La colonne brisée 1944 Ce que je vis dans l'eau, 1938
Zoom sur l'autoportrait avec un singe, version 1945
Il s'agit d'une huile sur isorel où Frida est représentée de trois-quarts en tenue traditionnelle des femmes indigènes de Tehuana, robe en velours noir rehaussée de broderies. Visage hiératique et regard fixe, cheveux tombant dans le dos, en partie relevée sur la tête et tressée avec un ruban, sourcil souligné d'un trait lourd comme l'envol d'un oiseau ou la perte de la liberté.
Autoportrait au singe 1945 En robe Tehuana 1943
On y retrouve ses symboles préférés, colibri, perroquet et surtout le singe offert par Diégo, présent dans huit de ses autoportraits. Il est comme elle : fixant le spectateur, poil sombre et portant un nœud au-dessus de la tête et la gratifie de gestes affectueux.
En fond, la souche d’arbre desséchée renvoie à la colonne brisée de Frida et à la mort.
Les
couleurs sombres dominent, soulignées par les broderies de la robe
symboles de la douleur, ce rouge sang présent dans les lèvres et les
rubans.

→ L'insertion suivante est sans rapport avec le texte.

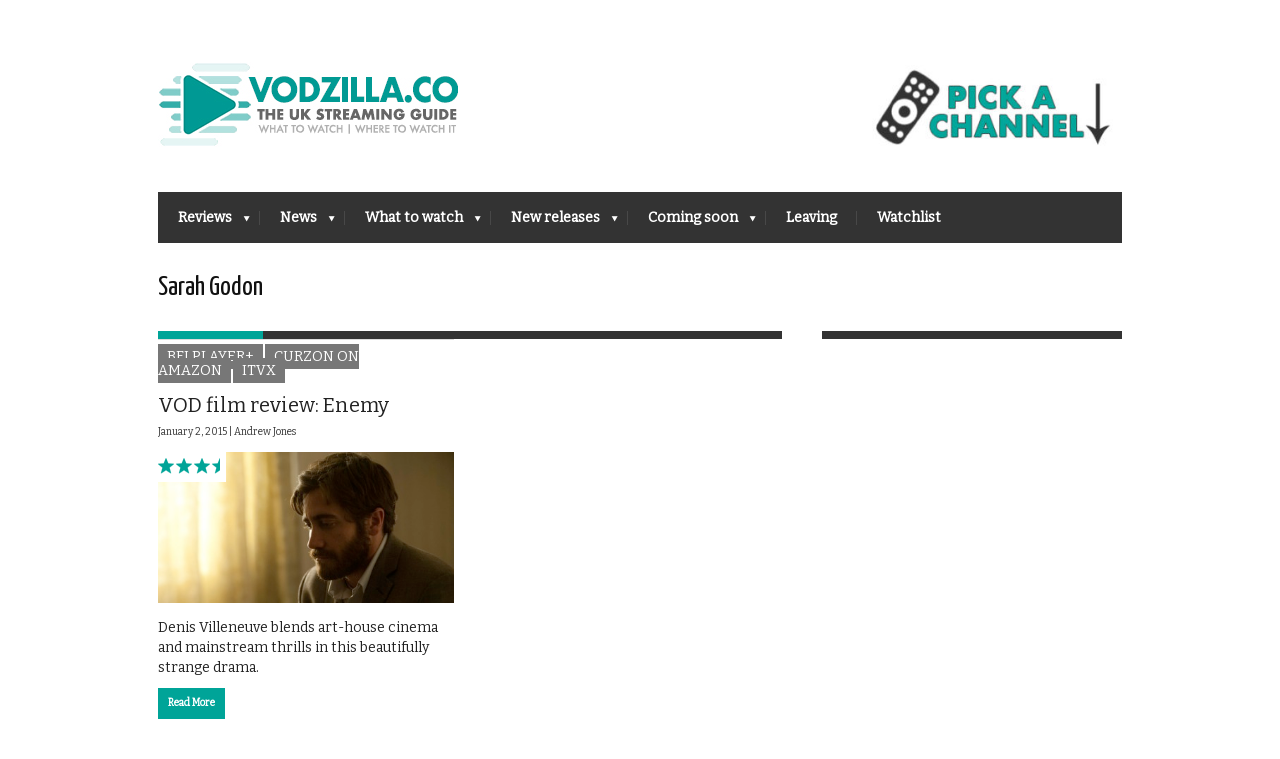

--- FILE ---
content_type: text/html; charset=utf-8
request_url: https://www.google.com/recaptcha/api2/aframe
body_size: 269
content:
<!DOCTYPE HTML><html><head><meta http-equiv="content-type" content="text/html; charset=UTF-8"></head><body><script nonce="VHOrrZUTSvHqxnbQwYaRqw">/** Anti-fraud and anti-abuse applications only. See google.com/recaptcha */ try{var clients={'sodar':'https://pagead2.googlesyndication.com/pagead/sodar?'};window.addEventListener("message",function(a){try{if(a.source===window.parent){var b=JSON.parse(a.data);var c=clients[b['id']];if(c){var d=document.createElement('img');d.src=c+b['params']+'&rc='+(localStorage.getItem("rc::a")?sessionStorage.getItem("rc::b"):"");window.document.body.appendChild(d);sessionStorage.setItem("rc::e",parseInt(sessionStorage.getItem("rc::e")||0)+1);localStorage.setItem("rc::h",'1768662337929');}}}catch(b){}});window.parent.postMessage("_grecaptcha_ready", "*");}catch(b){}</script></body></html>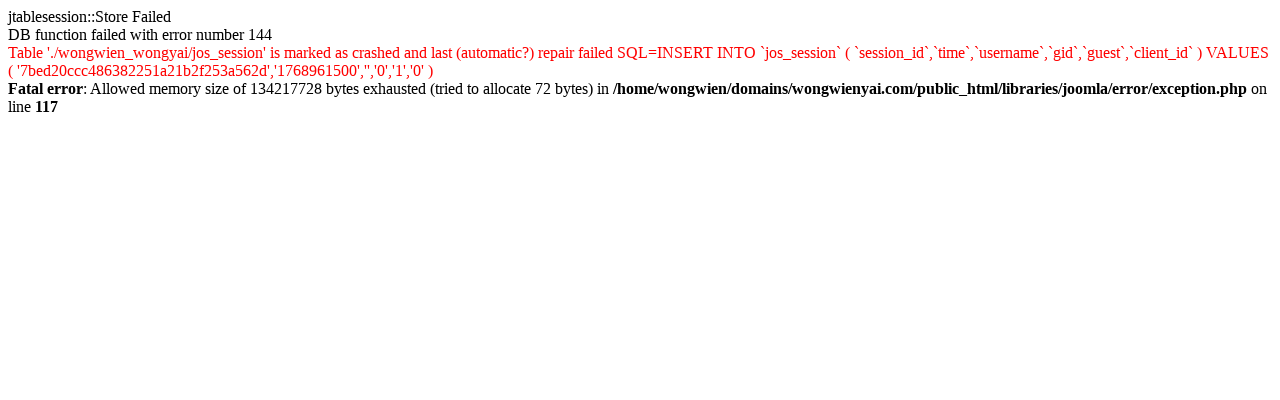

--- FILE ---
content_type: text/html
request_url: http://wongwienyai.com/Search/most_popular.html?searchphrase=any&searchword=%E0%B8%AB%E0%B8%B1%E0%B8%A7%E0%B8%8B%E0%B8%B4%E0%B8%9B%E0%B8%9E%E0%B8%A5%E0%B8%B2%E0%B8%AA%E0%B8%95%E0%B8%B4%E0%B8%81
body_size: 425
content:
jtablesession::Store Failed<br />DB function failed with error number 144<br /><font color="red">Table './wongwien_wongyai/jos_session' is marked as crashed and last (automatic?) repair failed SQL=INSERT INTO `jos_session` ( `session_id`,`time`,`username`,`gid`,`guest`,`client_id` ) VALUES ( '7bed20ccc486382251a21b2f253a562d','1768961500','','0','1','0' )</font><br />
<b>Fatal error</b>:  Allowed memory size of 134217728 bytes exhausted (tried to allocate 72 bytes) in <b>/home/wongwien/domains/wongwienyai.com/public_html/libraries/joomla/error/exception.php</b> on line <b>117</b><br />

Ses tableaux autobiographique sont autant de symboles de sa
souffrance et sont une illustration de son autobiographie.
Autoportrait aux fleurs A la frontière entre Mexique & USA
Notes et références
[1] « Ils pensaient que j’étais surréaliste, mais je ne l’étais pas. Je n’ai jamais peint mes rêves. J’ai peint ma propre réalité ».
[2] Frida représente de façon ironique le capitalisme américain, remplie de symboles de la société industrielle américaine dont elle pense qu'elle détruit les valeurs humaines.